The wedding took place two weeks ago on a Thursday. The department planned to ask the police to arrest him the following Sunday.

However, the couple’s children sided with their father and tipped him off the day before the arrest, saying there were rabbinical court hearings scheduled against him. A plan was then hatched to try and help him flee the country once again.

But the department got wind of the scheme and ordered the man’s immediate arrest. He was apprehended and brought to the rabbinical court – where he refused to grant the bill of divorce.

Rabbinical courts are empowered to issue sanctions, including imprisonment, against men who refuse to grant a bill of divorce. The husband was immediately incarcerated. But this still failed to put an end to the affair, as the woman was now subjected to threats from her family in light of her husband’s imprisonment.

She was placed in protective custody in a secure apartment in Jerusalem, once again with the help and financial assistance of Yad L’Isha.

But once she was in the safe house, the husband seemingly gave up hope of leaving prison without ending the marriage. After several days behind lock and key he finally agreed to grant his wife a divorce and the marriage was finally terminated.

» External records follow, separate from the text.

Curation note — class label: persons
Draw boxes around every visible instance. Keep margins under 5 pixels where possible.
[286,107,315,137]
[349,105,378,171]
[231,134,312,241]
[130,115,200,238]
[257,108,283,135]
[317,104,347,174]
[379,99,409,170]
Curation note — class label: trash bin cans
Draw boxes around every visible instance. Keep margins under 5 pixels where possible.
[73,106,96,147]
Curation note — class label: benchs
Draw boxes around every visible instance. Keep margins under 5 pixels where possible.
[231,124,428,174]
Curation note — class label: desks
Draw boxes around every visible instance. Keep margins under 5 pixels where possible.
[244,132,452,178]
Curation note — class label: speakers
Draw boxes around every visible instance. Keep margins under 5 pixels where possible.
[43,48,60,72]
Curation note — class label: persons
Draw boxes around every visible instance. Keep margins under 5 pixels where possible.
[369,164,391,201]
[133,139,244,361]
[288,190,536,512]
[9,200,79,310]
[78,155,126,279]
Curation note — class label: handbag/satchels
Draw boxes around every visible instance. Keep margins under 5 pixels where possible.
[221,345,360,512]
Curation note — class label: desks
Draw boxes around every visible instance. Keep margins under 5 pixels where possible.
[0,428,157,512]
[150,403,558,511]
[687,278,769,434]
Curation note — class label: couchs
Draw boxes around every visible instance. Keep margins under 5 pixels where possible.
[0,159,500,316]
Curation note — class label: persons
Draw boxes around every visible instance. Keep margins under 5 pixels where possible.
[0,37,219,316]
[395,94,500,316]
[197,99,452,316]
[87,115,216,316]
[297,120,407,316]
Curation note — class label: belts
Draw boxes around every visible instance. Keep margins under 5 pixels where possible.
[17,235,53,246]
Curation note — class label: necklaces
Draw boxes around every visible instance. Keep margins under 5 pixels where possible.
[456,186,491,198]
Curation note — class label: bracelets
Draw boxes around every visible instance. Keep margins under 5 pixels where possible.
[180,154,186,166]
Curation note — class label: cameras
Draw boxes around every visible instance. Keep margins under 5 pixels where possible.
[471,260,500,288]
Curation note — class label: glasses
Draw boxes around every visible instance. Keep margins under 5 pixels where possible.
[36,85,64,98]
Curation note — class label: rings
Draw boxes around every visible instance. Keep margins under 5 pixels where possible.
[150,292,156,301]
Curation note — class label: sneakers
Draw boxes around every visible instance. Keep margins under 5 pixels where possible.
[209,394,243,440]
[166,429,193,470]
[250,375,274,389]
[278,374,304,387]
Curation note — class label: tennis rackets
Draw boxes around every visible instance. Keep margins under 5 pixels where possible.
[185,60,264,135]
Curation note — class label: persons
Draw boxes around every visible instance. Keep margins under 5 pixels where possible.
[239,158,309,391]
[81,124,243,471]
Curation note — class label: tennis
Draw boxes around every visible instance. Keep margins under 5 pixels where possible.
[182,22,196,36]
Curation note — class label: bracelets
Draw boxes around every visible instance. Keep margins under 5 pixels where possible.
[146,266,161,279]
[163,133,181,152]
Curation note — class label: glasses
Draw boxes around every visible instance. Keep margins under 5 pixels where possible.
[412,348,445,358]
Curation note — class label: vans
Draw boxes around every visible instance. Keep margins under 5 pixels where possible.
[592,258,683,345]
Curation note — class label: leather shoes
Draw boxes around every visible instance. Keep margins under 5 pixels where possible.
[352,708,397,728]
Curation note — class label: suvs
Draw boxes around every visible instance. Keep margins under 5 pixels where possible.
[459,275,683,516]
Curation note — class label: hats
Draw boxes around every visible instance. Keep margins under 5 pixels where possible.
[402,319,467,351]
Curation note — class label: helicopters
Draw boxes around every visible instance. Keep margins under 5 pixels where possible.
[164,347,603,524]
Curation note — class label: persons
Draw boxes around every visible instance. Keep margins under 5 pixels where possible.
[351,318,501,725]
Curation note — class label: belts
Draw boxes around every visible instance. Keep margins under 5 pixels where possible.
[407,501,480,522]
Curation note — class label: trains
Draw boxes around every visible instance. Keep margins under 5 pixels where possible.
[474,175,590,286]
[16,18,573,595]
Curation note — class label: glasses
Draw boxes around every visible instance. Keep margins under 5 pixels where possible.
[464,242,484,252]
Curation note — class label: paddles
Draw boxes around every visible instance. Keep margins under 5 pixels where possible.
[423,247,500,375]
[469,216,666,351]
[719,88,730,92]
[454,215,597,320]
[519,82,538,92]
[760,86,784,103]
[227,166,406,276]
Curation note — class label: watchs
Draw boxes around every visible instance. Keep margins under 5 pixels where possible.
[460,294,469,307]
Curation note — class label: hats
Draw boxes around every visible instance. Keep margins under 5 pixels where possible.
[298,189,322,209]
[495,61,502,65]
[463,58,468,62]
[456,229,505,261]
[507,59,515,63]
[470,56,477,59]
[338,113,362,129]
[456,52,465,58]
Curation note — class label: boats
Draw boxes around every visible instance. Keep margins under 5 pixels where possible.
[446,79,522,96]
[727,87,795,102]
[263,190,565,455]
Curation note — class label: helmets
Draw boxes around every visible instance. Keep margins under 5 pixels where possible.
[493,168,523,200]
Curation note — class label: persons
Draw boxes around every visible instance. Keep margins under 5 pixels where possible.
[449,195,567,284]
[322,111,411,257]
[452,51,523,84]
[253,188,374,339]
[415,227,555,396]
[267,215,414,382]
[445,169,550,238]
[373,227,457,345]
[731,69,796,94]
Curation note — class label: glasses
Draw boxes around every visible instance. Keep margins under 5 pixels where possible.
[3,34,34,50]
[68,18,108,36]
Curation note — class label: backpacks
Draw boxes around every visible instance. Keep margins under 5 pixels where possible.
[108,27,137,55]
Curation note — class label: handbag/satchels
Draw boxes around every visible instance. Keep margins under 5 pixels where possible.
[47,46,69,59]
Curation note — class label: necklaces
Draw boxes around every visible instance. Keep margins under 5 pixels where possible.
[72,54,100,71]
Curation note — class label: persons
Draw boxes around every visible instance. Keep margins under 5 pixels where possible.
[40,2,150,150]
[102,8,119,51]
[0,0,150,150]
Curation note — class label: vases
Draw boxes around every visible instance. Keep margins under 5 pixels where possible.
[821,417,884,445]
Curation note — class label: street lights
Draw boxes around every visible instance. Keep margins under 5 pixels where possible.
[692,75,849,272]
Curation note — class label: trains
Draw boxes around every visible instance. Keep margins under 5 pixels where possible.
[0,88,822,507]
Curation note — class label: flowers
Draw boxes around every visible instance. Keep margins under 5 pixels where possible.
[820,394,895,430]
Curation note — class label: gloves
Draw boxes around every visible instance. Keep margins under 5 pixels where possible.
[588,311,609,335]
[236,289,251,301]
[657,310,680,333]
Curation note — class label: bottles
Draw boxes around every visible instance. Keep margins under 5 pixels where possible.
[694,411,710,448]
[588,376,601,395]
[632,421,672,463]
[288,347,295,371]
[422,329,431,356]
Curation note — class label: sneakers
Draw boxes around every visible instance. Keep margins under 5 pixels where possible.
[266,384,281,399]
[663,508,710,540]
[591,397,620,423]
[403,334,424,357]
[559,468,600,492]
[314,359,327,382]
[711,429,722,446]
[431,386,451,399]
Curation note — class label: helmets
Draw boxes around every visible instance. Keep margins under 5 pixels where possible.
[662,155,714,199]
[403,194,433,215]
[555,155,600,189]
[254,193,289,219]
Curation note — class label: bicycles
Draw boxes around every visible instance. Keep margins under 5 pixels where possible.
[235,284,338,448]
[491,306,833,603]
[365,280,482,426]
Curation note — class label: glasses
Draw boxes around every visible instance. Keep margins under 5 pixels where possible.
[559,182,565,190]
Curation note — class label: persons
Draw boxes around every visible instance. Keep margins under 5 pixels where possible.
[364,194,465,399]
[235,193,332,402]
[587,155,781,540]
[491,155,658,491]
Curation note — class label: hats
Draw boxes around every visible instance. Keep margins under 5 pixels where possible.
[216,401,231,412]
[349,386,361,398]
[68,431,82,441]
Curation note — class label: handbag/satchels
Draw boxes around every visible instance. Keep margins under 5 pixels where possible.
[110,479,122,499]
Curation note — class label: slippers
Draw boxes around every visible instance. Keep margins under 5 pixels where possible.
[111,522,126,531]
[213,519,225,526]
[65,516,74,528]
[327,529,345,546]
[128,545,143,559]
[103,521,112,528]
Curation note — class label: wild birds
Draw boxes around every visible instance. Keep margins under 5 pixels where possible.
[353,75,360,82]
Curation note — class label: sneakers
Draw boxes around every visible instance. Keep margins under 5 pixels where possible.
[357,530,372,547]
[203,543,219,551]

The regional rabbinical court had issued its ban on publishing details of the story shortly before the husband reached Israel in late March so as not to alert him to the proceedings against him. The ban was lifted over the weekend.

Rabbi Eliyahu Mimon, director of the Department for Chained Women, spoke of the cooperation between the department and the Interior and Foreign ministries, as well as the country’s security services.

“We thank them for their help in freeing this unfortunate woman who suffered for so long,” Mimon said. “Determination and persistence has helped release her from these chains and she will sit at the Seder table this Passover as a free woman.”